Note : Ceci n'est pas une spécificité du carbone, le fluor \(\textrm{}^{19}\textrm F\) et le phosphore \(\textrm{}^{33}\textrm P\) ont des plages de déplacements chimiques encore plus larges.
En fait, c'est l'étroitesse de la plage du proton qui est un cas particulier. Pour une très grande part de sa chimie, l'hydrogène est simplement lié à un autre atome, par une liaison classique constituée de deux électrons. Les effets essentiels seront ceux de proximité (prédominance de l'effet ) affectant la densité électronique et donc l'écran. Les effets d'anisotropie, à l'origine de la séparation des hydrogènes éthyléniques et aromatiques de ceux des alcanes (glissement déblindant de 3 à 5 ppm), jouent aussi un rôle important.
Avec des atomes plus riches en électrons, comme le carbone, les dépendances du déplacement chimique vont être plus marquées par l'état de ses électrons. Cela se traduit par l'existence de domaine de déplacements chimiques spécifiques aux différentes hybridations du carbone. Mais attention, ces plages ne sont pas univoques et nous verrons plus loin comment tel ou tel type de carbone peut se trouver dans une plage plus particulièrement « réservée » à un autre type de carbone.
Mis à part de tels comportements, 4 plages assez bien vérifiées « statistiquement » sont rencontrées :
de -20 à 70 ppm les carbones \(\textrm{sp}^3\)
de 70 à 100 ppm les carbones \(\textrm{sp}\) (triple liaison carbone-carbone)
de 100 à 220 ppm les carbones \(\textrm{sp}^2\), séparable en deux zones :
100 à 155 ppm les doubles liaisons carbone-carbone
155 à 220 ppm les doubles liaisons carbone-oxygène ou autre hétéroatome
Une approche des déplacements chimiques consiste à décomposer les contributions à l'écran du noyau étudié selon plusieurs effets :
\(\sigma^{\textrm d}\) correspond à la précession du nuage électronique ; c'est un effet blindant diamagnétique
\(\sigma^{\textrm p}\) correspond à la contribution des orbitales p (cette contribution n'existe pas pour les orbitales s) ; c'est un effet paramagnétique, déblindant pour l'hybridation \(\textrm{sp}^2\) (1 orbitale p non hybridée) plus complexe pour les carbones hybridé \(\textrm{sp}\) (2 orbitales p non hybridée mais aussi perpendiculaires et donc aux effets résultants très amortis)
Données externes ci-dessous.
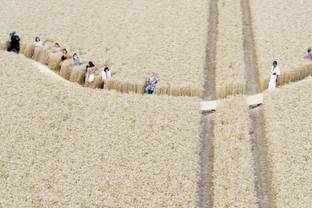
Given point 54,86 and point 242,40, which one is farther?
point 242,40

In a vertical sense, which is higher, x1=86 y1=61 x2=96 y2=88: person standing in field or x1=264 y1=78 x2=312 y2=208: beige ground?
x1=86 y1=61 x2=96 y2=88: person standing in field

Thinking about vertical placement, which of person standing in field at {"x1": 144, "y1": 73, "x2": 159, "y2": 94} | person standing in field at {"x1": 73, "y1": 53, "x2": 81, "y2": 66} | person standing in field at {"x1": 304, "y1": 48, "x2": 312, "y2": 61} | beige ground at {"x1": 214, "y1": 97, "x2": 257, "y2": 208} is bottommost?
beige ground at {"x1": 214, "y1": 97, "x2": 257, "y2": 208}

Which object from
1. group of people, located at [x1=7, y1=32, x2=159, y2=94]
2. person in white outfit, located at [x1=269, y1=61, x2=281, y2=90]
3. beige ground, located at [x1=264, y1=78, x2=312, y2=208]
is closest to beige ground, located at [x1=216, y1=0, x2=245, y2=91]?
person in white outfit, located at [x1=269, y1=61, x2=281, y2=90]

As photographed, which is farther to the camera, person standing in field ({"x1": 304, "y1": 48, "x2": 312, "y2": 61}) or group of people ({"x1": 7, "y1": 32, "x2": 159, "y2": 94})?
person standing in field ({"x1": 304, "y1": 48, "x2": 312, "y2": 61})

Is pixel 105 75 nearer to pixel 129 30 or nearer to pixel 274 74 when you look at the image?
pixel 129 30

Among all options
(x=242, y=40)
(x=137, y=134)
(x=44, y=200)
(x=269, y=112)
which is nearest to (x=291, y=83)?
(x=269, y=112)

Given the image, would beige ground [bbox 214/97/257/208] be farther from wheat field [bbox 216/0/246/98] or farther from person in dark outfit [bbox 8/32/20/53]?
person in dark outfit [bbox 8/32/20/53]

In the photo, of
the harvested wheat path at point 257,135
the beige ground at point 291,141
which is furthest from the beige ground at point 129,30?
the beige ground at point 291,141

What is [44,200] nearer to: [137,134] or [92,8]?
[137,134]
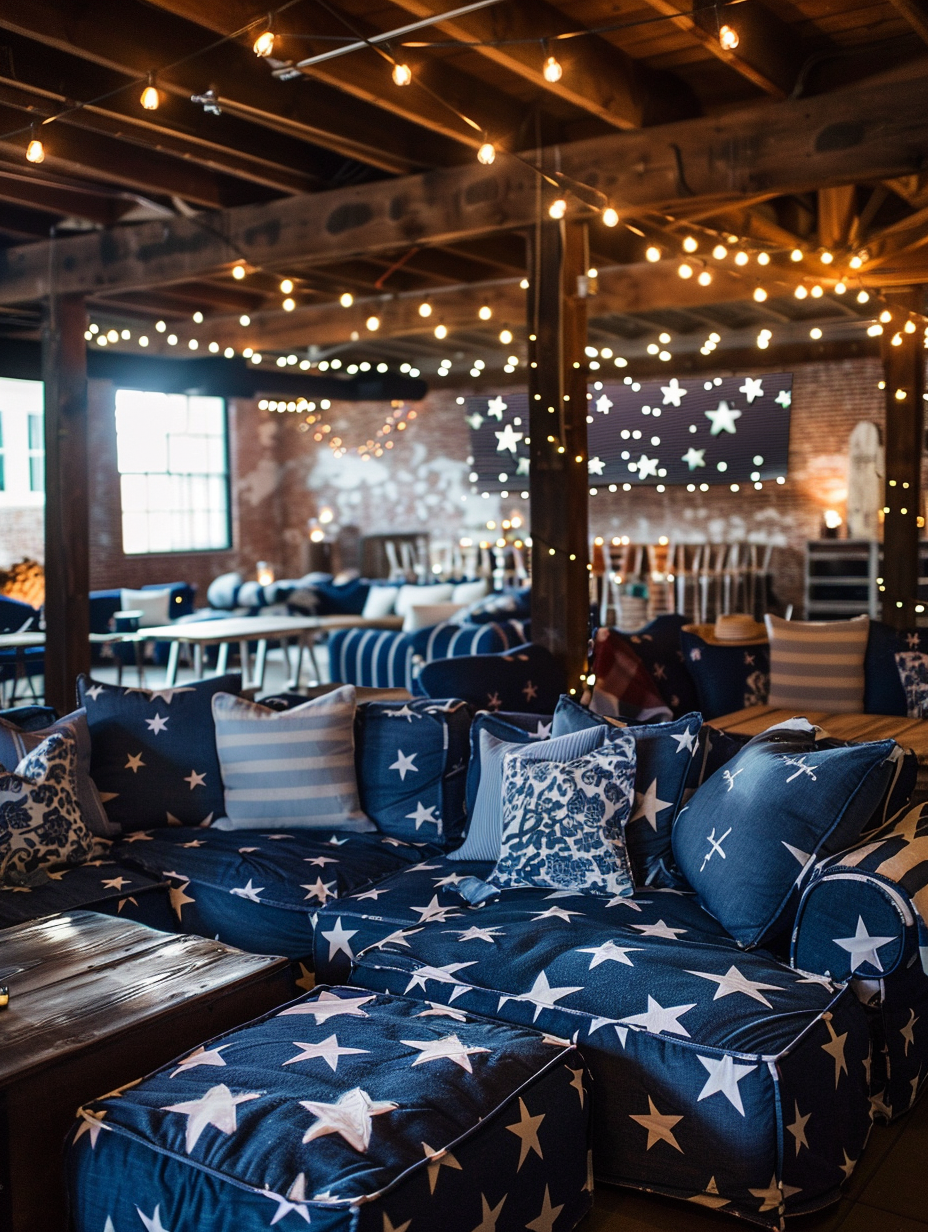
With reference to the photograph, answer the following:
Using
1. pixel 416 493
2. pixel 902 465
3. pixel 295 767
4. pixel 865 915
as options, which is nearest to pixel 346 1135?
pixel 865 915

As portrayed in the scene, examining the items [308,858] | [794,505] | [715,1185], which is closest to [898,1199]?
[715,1185]

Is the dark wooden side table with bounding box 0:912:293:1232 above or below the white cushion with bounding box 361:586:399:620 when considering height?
below

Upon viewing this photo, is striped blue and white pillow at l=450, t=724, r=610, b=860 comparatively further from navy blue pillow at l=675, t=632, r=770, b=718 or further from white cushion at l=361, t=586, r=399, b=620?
white cushion at l=361, t=586, r=399, b=620

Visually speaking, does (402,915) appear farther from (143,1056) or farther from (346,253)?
(346,253)

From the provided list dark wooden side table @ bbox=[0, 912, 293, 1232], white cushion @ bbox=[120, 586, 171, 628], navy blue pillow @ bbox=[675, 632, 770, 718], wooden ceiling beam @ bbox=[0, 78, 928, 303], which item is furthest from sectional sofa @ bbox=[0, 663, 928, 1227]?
white cushion @ bbox=[120, 586, 171, 628]

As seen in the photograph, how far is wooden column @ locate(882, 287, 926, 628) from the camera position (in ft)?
24.0

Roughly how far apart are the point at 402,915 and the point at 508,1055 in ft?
2.73

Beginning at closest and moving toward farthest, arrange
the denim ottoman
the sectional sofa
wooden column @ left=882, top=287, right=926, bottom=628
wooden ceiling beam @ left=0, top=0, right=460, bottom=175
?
1. the denim ottoman
2. the sectional sofa
3. wooden ceiling beam @ left=0, top=0, right=460, bottom=175
4. wooden column @ left=882, top=287, right=926, bottom=628

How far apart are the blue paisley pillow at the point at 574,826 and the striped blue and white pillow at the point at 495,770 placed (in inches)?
3.4

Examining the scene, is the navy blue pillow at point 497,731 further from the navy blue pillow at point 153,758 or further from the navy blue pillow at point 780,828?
the navy blue pillow at point 153,758

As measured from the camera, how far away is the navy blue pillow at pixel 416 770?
151 inches

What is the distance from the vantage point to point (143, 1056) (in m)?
2.44

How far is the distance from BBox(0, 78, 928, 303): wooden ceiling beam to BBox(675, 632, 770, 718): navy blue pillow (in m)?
2.11

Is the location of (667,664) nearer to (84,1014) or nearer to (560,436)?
(560,436)
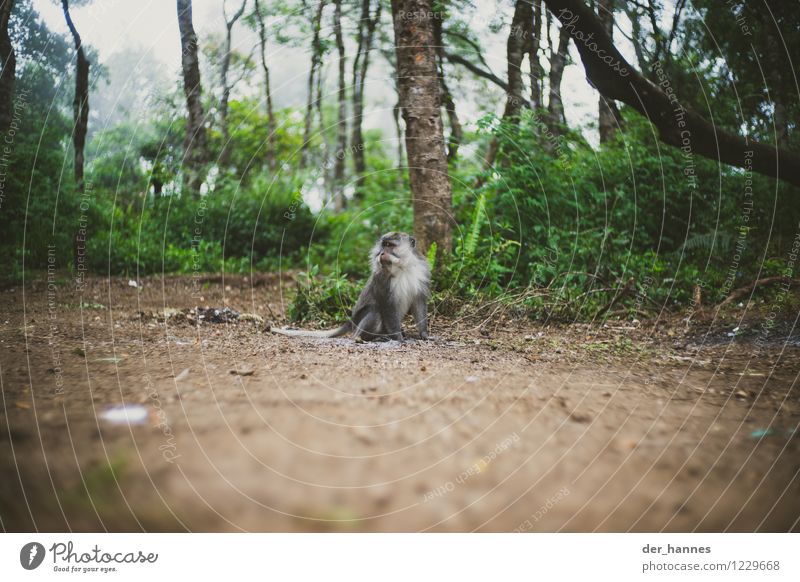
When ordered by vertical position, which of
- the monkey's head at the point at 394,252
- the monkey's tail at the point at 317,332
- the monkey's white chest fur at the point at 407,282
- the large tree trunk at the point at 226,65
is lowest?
the monkey's tail at the point at 317,332

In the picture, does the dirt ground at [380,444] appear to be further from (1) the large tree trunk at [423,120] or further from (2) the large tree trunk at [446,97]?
(2) the large tree trunk at [446,97]

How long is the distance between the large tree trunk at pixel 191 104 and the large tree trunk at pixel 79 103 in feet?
2.25

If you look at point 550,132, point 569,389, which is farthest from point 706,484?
point 550,132

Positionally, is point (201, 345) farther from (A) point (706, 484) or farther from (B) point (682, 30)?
(B) point (682, 30)

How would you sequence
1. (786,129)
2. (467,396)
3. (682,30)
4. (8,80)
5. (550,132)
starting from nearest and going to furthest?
(467,396)
(8,80)
(786,129)
(682,30)
(550,132)

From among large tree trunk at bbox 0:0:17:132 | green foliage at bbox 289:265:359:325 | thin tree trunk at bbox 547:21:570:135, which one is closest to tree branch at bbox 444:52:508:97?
thin tree trunk at bbox 547:21:570:135

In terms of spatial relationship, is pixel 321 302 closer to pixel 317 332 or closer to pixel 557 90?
pixel 317 332

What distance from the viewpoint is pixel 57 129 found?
3.57 m

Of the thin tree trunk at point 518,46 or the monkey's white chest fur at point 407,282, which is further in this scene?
the thin tree trunk at point 518,46

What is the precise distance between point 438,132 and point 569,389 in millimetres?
3820

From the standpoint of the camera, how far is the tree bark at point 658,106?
3898mm

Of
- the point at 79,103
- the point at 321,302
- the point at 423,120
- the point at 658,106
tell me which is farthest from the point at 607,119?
the point at 79,103

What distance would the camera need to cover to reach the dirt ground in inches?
62.0

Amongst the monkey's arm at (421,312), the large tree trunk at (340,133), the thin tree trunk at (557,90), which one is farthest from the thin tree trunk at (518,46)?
the large tree trunk at (340,133)
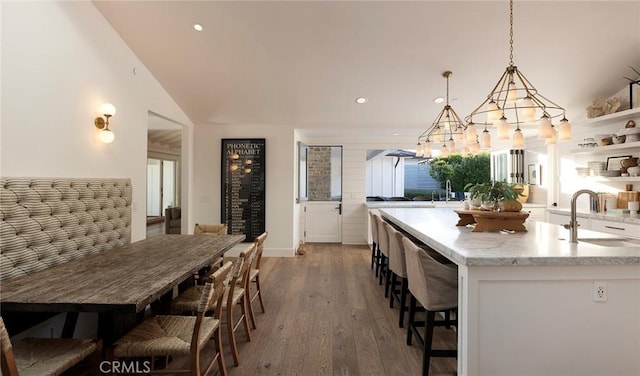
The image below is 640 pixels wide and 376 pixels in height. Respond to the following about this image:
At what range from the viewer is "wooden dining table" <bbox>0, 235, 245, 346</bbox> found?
1453mm

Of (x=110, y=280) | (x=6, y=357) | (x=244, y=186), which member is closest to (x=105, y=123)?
(x=110, y=280)

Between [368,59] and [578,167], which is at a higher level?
[368,59]

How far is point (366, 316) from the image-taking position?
3.04m

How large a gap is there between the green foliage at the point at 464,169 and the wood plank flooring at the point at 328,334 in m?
3.35

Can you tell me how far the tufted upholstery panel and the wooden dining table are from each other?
0.46ft

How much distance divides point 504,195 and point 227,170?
160 inches

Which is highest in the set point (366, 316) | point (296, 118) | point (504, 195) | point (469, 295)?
point (296, 118)

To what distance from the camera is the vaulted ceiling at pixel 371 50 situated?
2984 millimetres

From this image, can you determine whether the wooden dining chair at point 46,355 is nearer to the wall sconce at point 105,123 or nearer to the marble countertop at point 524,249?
the wall sconce at point 105,123

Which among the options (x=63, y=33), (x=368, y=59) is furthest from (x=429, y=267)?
(x=63, y=33)

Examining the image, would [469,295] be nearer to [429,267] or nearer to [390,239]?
[429,267]

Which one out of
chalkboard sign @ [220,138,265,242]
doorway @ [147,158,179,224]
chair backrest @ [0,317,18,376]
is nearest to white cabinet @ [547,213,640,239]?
chalkboard sign @ [220,138,265,242]

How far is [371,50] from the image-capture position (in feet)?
11.4

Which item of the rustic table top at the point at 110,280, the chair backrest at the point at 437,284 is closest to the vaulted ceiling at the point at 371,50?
the rustic table top at the point at 110,280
\(\sigma^{\textrm e}\) correspond aux effets de champ électrique intra ou intermoléculaire (association de dipôles qui déforme le nuage électronique en le polarisant)
\(\sigma^{\textrm a}\) correspond à l'anisotropie de la précession de groupe d'électrons ; très présent en \(\textrm{}^1\textrm H\) RMN cet effet est moins performant en \(\textrm{}^{13}\textrm C\) RMN en raison de l'étendue des échelles de déplacements chimiques.
Pour l'essentiel, ce sont \(\sigma^{\textrm d}\) et \(\sigma^{\textrm p}\) qui contribuent aux déplacements chimiques, et sont à l'origine des grandes zones de déplacements chimiques présentées ci-dessus.
Par ailleurs, il faut noter que les déplacements chimique sont sensibles à la proximité d'espèce paramagnétiques (radicaux, sels de terre rare, ....) et également au pH de la solution notamment pour des carbones fonctionnalisés.